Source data
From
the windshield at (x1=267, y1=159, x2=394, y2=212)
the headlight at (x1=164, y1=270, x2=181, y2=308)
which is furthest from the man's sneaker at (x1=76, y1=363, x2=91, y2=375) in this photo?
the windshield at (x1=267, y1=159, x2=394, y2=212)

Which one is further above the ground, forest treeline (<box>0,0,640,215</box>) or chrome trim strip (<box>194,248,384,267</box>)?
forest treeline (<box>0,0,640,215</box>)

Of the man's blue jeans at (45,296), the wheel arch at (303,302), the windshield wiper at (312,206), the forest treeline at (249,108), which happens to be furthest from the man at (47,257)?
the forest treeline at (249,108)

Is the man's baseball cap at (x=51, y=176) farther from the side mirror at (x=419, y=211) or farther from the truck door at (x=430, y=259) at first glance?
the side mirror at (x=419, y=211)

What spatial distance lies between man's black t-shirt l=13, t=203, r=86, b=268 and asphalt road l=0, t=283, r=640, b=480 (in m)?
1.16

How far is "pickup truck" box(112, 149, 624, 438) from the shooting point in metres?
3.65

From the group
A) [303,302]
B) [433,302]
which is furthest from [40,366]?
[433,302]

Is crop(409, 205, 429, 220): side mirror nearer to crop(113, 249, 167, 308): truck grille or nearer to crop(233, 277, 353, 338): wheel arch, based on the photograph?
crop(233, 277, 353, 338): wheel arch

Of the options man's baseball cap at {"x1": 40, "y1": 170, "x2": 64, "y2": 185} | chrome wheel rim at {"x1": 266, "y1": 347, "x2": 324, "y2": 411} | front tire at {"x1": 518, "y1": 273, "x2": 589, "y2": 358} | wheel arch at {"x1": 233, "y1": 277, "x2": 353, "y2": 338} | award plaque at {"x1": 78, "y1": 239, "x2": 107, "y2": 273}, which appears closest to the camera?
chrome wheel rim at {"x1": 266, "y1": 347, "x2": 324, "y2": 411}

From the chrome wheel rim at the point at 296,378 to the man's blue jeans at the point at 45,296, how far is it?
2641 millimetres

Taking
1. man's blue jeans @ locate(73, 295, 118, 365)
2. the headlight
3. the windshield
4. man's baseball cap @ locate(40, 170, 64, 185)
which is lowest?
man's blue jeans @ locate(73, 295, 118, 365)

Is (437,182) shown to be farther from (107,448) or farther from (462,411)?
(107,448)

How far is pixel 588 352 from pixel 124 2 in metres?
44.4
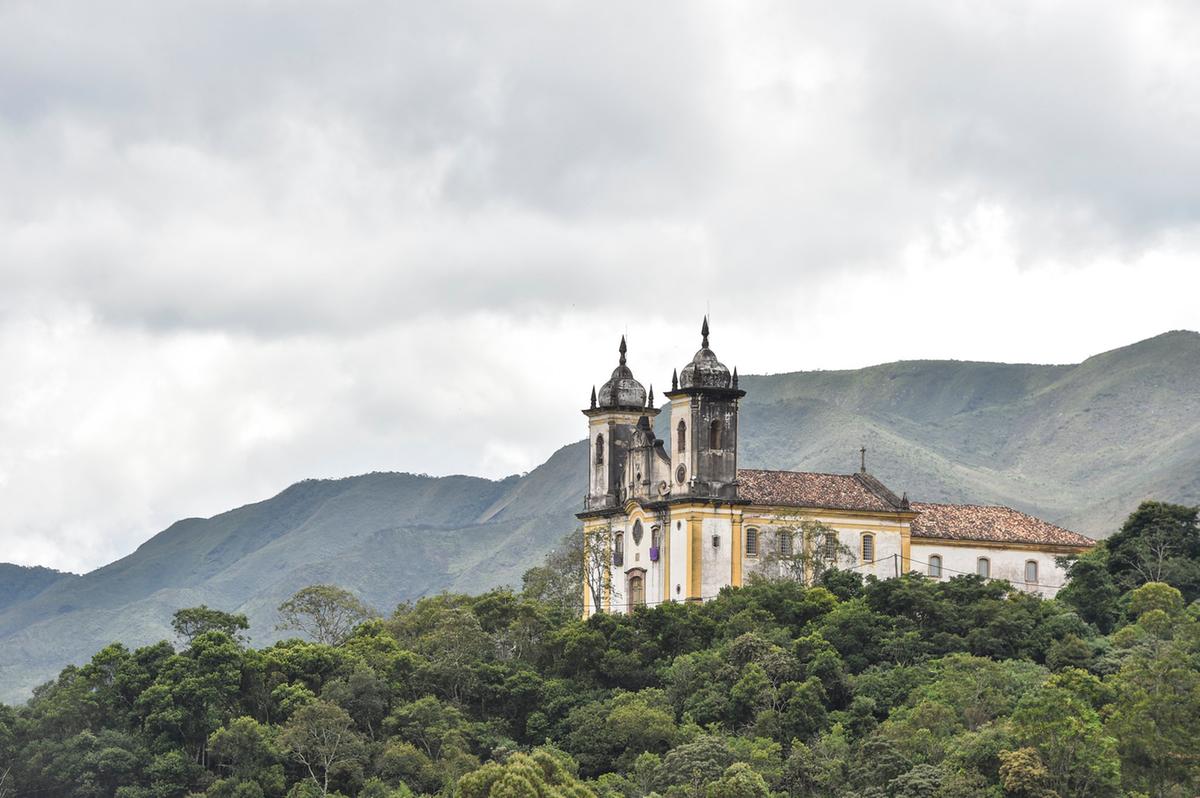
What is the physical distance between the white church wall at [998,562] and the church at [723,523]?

[THE EXERCISE]: Change "headlight" to "headlamp" throughout the records above and give them again with everything else as it was. Leave out the pictures.

[FINAL ANSWER]:
From
the windshield at (x1=267, y1=159, x2=394, y2=212)
the headlamp at (x1=164, y1=270, x2=181, y2=308)
which is furthest from the man's sneaker at (x1=76, y1=363, x2=91, y2=375) in this photo?
the windshield at (x1=267, y1=159, x2=394, y2=212)

Which one is further above the ground, forest treeline (<box>0,0,640,215</box>) or chrome trim strip (<box>194,248,384,267</box>)?
forest treeline (<box>0,0,640,215</box>)

Of the man's blue jeans at (45,296), the wheel arch at (303,302), the windshield wiper at (312,206), the forest treeline at (249,108), which happens to be furthest from the man at (47,257)?
the forest treeline at (249,108)

Is the man's baseball cap at (x=51, y=176) farther from the side mirror at (x=419, y=211) or farther from the truck door at (x=430, y=259) at first glance?
the side mirror at (x=419, y=211)

What spatial distance lies between man's black t-shirt l=13, t=203, r=86, b=268 and asphalt road l=0, t=283, r=640, b=480 (in m)?
1.16

How far is "pickup truck" box(112, 149, 624, 438) from the shooting point in metres?
3.65

From the group
A) [303,302]
B) [433,302]
which is furthest from [40,366]?
[433,302]

Is crop(409, 205, 429, 220): side mirror nearer to crop(113, 249, 167, 308): truck grille or nearer to crop(233, 277, 353, 338): wheel arch, based on the photograph?
crop(233, 277, 353, 338): wheel arch

Of the options man's baseball cap at {"x1": 40, "y1": 170, "x2": 64, "y2": 185} | chrome wheel rim at {"x1": 266, "y1": 347, "x2": 324, "y2": 411} | front tire at {"x1": 518, "y1": 273, "x2": 589, "y2": 358} | wheel arch at {"x1": 233, "y1": 277, "x2": 353, "y2": 338} | award plaque at {"x1": 78, "y1": 239, "x2": 107, "y2": 273}, which appears closest to the camera?
chrome wheel rim at {"x1": 266, "y1": 347, "x2": 324, "y2": 411}

From the chrome wheel rim at the point at 296,378 to the man's blue jeans at the point at 45,296, how far is it?
2641 millimetres

Taking
1. man's blue jeans @ locate(73, 295, 118, 365)
2. the headlamp
3. the windshield
4. man's baseball cap @ locate(40, 170, 64, 185)
which is lowest?
man's blue jeans @ locate(73, 295, 118, 365)

Is (437,182) shown to be farther from (107,448) or farther from (462,411)?
(107,448)

How far is pixel 588 352 from pixel 124 2 in metres?
44.4
What is the physical distance between the white church wall at [998,562] and the church at [723,523]?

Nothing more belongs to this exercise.